D'après le texte sur Sampaoli, qui succède à celui-ci à la tête de la sélection chilienne ?

PASSAGE DU TEXTE
⁂

Sampaoli vit toujours au Chili
1142 jours après avoir signé son contrat comme sélectionneur du Chili, six mois après avoir remporté la Copa América, nous sommes le 19 janvier et plus rien ne relie Sampaoli à la Roja. Il quitte la sélection en étant le sélectionneur le plus glorieux de l’Histoire du pays. Et pourtant, tout le lie au Chili. « Je peux vous dire qu’il va rester au Chili. Il ne pense pas à quitter Santiago. Aujourd’hui, il est à Rancagua et il a encore des attaches pour ce pays », avait déclaré l’avocat de Sampaoli, Fernando Baredes, à La Tercera à l’issue des négociations avec la fédération.
Actuellement, selon le quotidien La Cuarta, Sampaoli serait reclus dans son domicile à Lo Barnechea et passerait son temps à rendre visite à sa compagne à Rancagua, à promener ses chiens et à jouer au tennis. « Maintenant, je vis comme une personne normale, comme n’importe qui. Je veux juste vivre en paix » a-t-il confié.
L’issue de son aventure avec le Chili ne fut pas celle idéalisée, mais son successeur entamera la sienne de la meilleure façon qui soit. Parce que dès lors qu’il s’agit de football, Sampaoli ne déçoit jamais. Parallèlement à tout le brouhaha institutionnel, Sampaoli et ses collaborateurs continuaient à se rendre au centre d’entraînement, à Juan Pinto Durán, dans la préparation des matchs et dans la recherche d’informations des joueurs chiliens susceptibles d’être convoqués en vu des deux prochains matchs face à l’Argentine et au Venezuela de mars prochain. Un de ses assistants affirme d’ailleurs que l’Argentin a laissé au centre d’entraînement « une grande partie de son matériel » dont pourra profiter son successeur, Juan Antonio Pizzi. Une façon comme une autre de remercier le Chili.

⁂

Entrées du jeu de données
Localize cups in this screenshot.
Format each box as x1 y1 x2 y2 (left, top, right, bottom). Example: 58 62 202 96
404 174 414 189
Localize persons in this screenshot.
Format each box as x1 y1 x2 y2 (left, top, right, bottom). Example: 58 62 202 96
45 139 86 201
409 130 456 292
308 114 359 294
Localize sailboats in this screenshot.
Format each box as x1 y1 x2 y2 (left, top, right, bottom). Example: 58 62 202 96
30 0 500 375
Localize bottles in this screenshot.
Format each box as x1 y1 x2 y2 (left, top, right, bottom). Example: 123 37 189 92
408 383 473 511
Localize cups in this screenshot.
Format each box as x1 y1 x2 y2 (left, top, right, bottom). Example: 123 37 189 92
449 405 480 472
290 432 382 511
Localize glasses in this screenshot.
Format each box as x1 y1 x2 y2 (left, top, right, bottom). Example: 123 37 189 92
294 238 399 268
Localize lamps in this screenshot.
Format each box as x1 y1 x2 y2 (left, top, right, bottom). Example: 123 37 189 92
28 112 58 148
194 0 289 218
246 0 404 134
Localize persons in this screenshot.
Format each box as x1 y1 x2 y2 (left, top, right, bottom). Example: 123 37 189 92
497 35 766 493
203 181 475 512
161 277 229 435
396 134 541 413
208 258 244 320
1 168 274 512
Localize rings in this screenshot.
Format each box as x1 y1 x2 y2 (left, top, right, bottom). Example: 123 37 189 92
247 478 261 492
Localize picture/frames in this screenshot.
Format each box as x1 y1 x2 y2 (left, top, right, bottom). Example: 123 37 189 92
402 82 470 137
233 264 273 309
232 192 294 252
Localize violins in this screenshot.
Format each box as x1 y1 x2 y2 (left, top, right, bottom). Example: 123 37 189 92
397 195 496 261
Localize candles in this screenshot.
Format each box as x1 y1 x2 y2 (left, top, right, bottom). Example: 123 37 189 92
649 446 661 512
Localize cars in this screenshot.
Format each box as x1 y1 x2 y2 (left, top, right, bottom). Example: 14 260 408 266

⁂

RÉPONSE PROPOSÉE
Juan Antonio Pizzi.